The two weeks we considered as our honeymoon has been over. We had something to settle. Z. and his fiancée M. had planned their wedding in July, after our return. Two years before Z. was with me for one week-end in the house of my aunt. Before our departure he had asked me to get her permission for their honeymoon to be spent in her house, which she has agreed with pleasure.

The time-bomb exploded at their wedding. Z’s mother, a very ordinary person with the manner of a market-woman, shouted at me before the whole audience:

"You have well bungled this thing!”

I did not know what she was talking about.

"Aunt E. sent a letter yesterday that she cannot accept us”, tried Z. to help me. He also tried to calm his mother.

I tried to save the situation.

"But just the day we left she said it was all right”, I said. My wife backed me up. She disliked Z. enough before that time already. Z. showed me the letter and I understood all. My mother and especially my sister Eve had always disliked Z. Getting a letter from aunt E. that mentioned that the newly-weds were to spend two weeks at her, they decided to take their regular holiday in her house earlier than usually. They decided to leave soon after we have returned, instead of the usual August days. Poor aunt E., she has been forced into a situation, where she has had to prefer her relatives to other people. She has been forced to belie herself.

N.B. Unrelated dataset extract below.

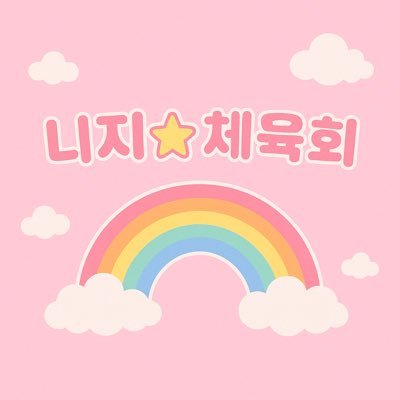 N2I4J3IS4ANJI8's profile picture. 2025년 7월 13일 개최완료 / 니지산지 비공식 코스프레 체육대회 / #무지개를_따라_달려가는_우리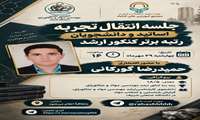 جلسه انتقال تجربه اساتید و دانشجویان رتبه برتر کنکور ارشد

People with low intelligence – sometimes even with high education – are never keen to confess their fault. Z’s mother would never change her mind about my having bungled his son’s honeymoon. Z. insisted, we should take his invitation to their wedding party – not an unimportant event, folk music would be provided by a Gipsy band well known all over the country –, but we would not. Even so, we had been indebted to him for lending us his hut.

We went to sleep there that night. That activity could have been named anything but sleeping. The hut has been on a large site of an orchard. The main building – deserted – has been 300 feet from us. There was no light, we had to use candles before going to bed. The roof has been of sheet metal not isolated by any ceiling and all night birds have been walking on it. When dawn came at last, we got up and without washing or shaving we went to her maiden home. We decided to spend the two days (or rather nights) in our former homes separately, until the room of my parents (that was mine, too) would become empty, when they would go on their holiday to aunt E. My wife has returned to her work and a couple of days later I would also have to take my job.

As the family has left, only we have remained in the apartment. We could have lived a real married life, had other troubles not emerged. In the first place our attention has concentrated on the lack of menses. As we did not have hope to have proper conditions for a time, we would not want to have children yet. My wife has heard from a colleague, a woman, with whom she had to discuss the topic, as she had guessed it, that regular sex during conception can destabilize the embryo and start an abort. With us it would not work. I have to confess, there were problems with regularity, too, and it has been originated by the first days of my new job.